§ Records supplied
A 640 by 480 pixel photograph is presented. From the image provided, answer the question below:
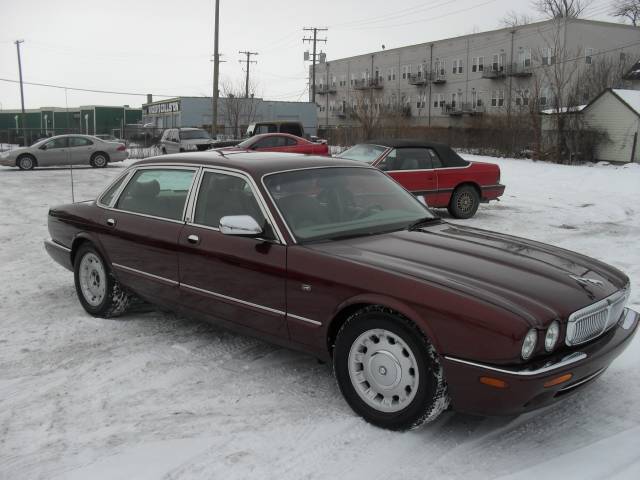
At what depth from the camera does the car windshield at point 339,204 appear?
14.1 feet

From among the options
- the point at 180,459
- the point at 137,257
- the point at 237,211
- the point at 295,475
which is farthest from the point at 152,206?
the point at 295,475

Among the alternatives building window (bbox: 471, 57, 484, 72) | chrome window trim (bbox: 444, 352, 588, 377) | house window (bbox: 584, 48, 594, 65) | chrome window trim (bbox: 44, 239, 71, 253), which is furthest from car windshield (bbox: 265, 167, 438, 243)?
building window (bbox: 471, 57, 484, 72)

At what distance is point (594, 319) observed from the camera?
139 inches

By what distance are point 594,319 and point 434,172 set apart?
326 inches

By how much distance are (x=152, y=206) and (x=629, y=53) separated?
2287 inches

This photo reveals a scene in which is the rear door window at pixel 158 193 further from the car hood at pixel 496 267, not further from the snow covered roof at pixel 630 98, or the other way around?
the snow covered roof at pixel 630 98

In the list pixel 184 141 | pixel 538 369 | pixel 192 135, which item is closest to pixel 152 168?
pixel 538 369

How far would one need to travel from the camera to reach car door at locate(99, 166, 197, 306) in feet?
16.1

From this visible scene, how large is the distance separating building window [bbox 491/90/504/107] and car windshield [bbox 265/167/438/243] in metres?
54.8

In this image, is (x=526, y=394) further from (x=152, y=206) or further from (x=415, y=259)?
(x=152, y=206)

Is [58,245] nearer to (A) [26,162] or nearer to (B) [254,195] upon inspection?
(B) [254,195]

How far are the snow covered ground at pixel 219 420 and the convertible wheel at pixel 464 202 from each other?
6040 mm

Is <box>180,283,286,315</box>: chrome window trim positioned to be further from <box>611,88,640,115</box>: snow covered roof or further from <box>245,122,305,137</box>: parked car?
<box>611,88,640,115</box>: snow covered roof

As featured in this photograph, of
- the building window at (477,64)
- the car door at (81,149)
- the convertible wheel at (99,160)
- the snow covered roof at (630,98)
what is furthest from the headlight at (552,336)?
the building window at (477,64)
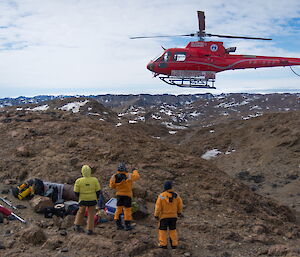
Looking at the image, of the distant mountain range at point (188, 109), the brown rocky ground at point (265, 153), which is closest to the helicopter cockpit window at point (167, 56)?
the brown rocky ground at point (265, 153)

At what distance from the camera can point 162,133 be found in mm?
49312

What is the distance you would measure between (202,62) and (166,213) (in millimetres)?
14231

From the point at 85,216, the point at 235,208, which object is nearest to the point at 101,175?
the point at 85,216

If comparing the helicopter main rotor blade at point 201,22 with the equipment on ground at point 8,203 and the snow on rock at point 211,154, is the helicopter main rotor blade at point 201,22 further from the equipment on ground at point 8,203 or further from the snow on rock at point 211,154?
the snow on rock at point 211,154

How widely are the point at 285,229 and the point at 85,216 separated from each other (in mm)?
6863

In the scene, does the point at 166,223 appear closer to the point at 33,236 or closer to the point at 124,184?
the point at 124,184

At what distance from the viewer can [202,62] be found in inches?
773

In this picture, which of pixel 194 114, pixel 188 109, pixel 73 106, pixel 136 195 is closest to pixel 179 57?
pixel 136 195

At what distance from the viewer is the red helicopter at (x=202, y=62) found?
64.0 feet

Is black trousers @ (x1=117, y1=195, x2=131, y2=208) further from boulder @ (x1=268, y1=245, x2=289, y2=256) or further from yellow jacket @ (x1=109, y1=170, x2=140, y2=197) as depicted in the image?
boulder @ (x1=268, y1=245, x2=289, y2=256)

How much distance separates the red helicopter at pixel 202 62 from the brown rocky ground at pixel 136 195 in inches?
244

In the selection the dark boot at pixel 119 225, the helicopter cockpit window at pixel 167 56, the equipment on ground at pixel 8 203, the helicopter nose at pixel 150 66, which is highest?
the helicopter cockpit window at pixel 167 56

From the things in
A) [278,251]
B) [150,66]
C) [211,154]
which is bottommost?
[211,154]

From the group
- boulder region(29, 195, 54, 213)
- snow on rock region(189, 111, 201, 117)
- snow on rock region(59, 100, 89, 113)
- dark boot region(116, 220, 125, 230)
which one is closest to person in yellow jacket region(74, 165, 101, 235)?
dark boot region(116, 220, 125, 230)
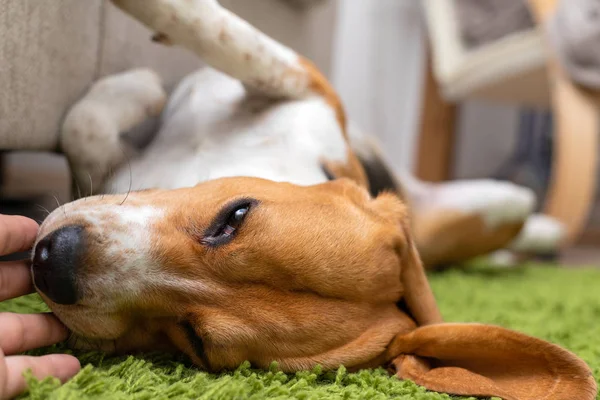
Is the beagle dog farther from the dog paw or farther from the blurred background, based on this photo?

§ Exercise requirements
Take the data above and repeat it exactly, leaving each picture out.

§ Response to this exercise
A 640 by 480 pixel photograph is presented. From the image provided, answer the question below:
At what depth from the camera does the car windshield at point 339,204 appear?
14.1 feet

From among the options
- the point at 180,459
- the point at 137,257
- the point at 237,211
- the point at 295,475
which is farthest from the point at 152,206?
the point at 295,475

Among the alternatives building window (bbox: 471, 57, 484, 72) | chrome window trim (bbox: 444, 352, 588, 377) | house window (bbox: 584, 48, 594, 65) | chrome window trim (bbox: 44, 239, 71, 253), which is furthest from car windshield (bbox: 265, 167, 438, 243)?
building window (bbox: 471, 57, 484, 72)

At what distance is point (594, 319) observed from the camera?
139 inches

By what distance are point 594,319 and point 434,172 set apart?
326 inches

By how much distance are (x=152, y=206) and (x=629, y=53) separated?
2287 inches

This photo reveals a scene in which is the rear door window at pixel 158 193 further from the car hood at pixel 496 267, not further from the snow covered roof at pixel 630 98, or the other way around?
the snow covered roof at pixel 630 98

In the list pixel 184 141 | pixel 538 369 | pixel 192 135, which item is closest to pixel 152 168?
pixel 538 369

How far would one need to travel from the camera to reach car door at locate(99, 166, 197, 306) in feet?
16.1

From this visible scene, how large is the distance separating building window [bbox 491/90/504/107] and car windshield [bbox 265/167/438/243] in metres?
54.8

In this image, is (x=526, y=394) further from (x=152, y=206) or further from (x=415, y=259)?
(x=152, y=206)

Is [58,245] nearer to (A) [26,162] or nearer to (B) [254,195] upon inspection?
(B) [254,195]

How far are the snow covered ground at pixel 219 420 and the convertible wheel at pixel 464 202 from each other?
6040 mm

Is <box>180,283,286,315</box>: chrome window trim positioned to be further from <box>611,88,640,115</box>: snow covered roof or further from <box>245,122,305,137</box>: parked car?
<box>611,88,640,115</box>: snow covered roof

As featured in this photograph, of
- the building window at (477,64)
- the car door at (81,149)
- the convertible wheel at (99,160)
- the snow covered roof at (630,98)
what is furthest from the headlight at (552,336)?
the building window at (477,64)
Looking at the image, of the distant mountain range at point (188, 109), the brown rocky ground at point (265, 153), which is closest to the helicopter cockpit window at point (167, 56)?
the brown rocky ground at point (265, 153)

At what distance from the camera can point 162,133 be found in mm?
49312

What is the distance you would measure between (202,62) and (166,213) (in millimetres)?
14231

From the point at 85,216, the point at 235,208, which object is nearest to the point at 101,175?
the point at 85,216

If comparing the helicopter main rotor blade at point 201,22 with the equipment on ground at point 8,203 and the snow on rock at point 211,154, is the helicopter main rotor blade at point 201,22 further from the equipment on ground at point 8,203 or further from the snow on rock at point 211,154?
the snow on rock at point 211,154

How widely are the point at 285,229 and the point at 85,216 separated from each other (in mm)?
6863

In the scene, does the point at 166,223 appear closer to the point at 33,236 or closer to the point at 124,184?
the point at 124,184

At what distance from the viewer can [202,62] be found in inches?
773

In this picture, which of pixel 194 114, pixel 188 109, pixel 73 106, pixel 136 195 is closest to pixel 179 57?
pixel 136 195

At what distance from the viewer is the red helicopter at (x=202, y=62) found?
64.0 feet

Is black trousers @ (x1=117, y1=195, x2=131, y2=208) further from boulder @ (x1=268, y1=245, x2=289, y2=256) or further from yellow jacket @ (x1=109, y1=170, x2=140, y2=197) as depicted in the image?
boulder @ (x1=268, y1=245, x2=289, y2=256)

How much distance separates the red helicopter at pixel 202 62 from the brown rocky ground at pixel 136 195 in inches?
244

In the selection the dark boot at pixel 119 225, the helicopter cockpit window at pixel 167 56, the equipment on ground at pixel 8 203, the helicopter nose at pixel 150 66, which is highest?
the helicopter cockpit window at pixel 167 56

From the things in
A) [278,251]
B) [150,66]
C) [211,154]
which is bottommost?
[211,154]

From the group
- boulder region(29, 195, 54, 213)
- snow on rock region(189, 111, 201, 117)
- snow on rock region(59, 100, 89, 113)
- dark boot region(116, 220, 125, 230)
which one is closest to person in yellow jacket region(74, 165, 101, 235)?
dark boot region(116, 220, 125, 230)
Is the beagle dog farther from the dog paw or farther from the blurred background, based on this photo?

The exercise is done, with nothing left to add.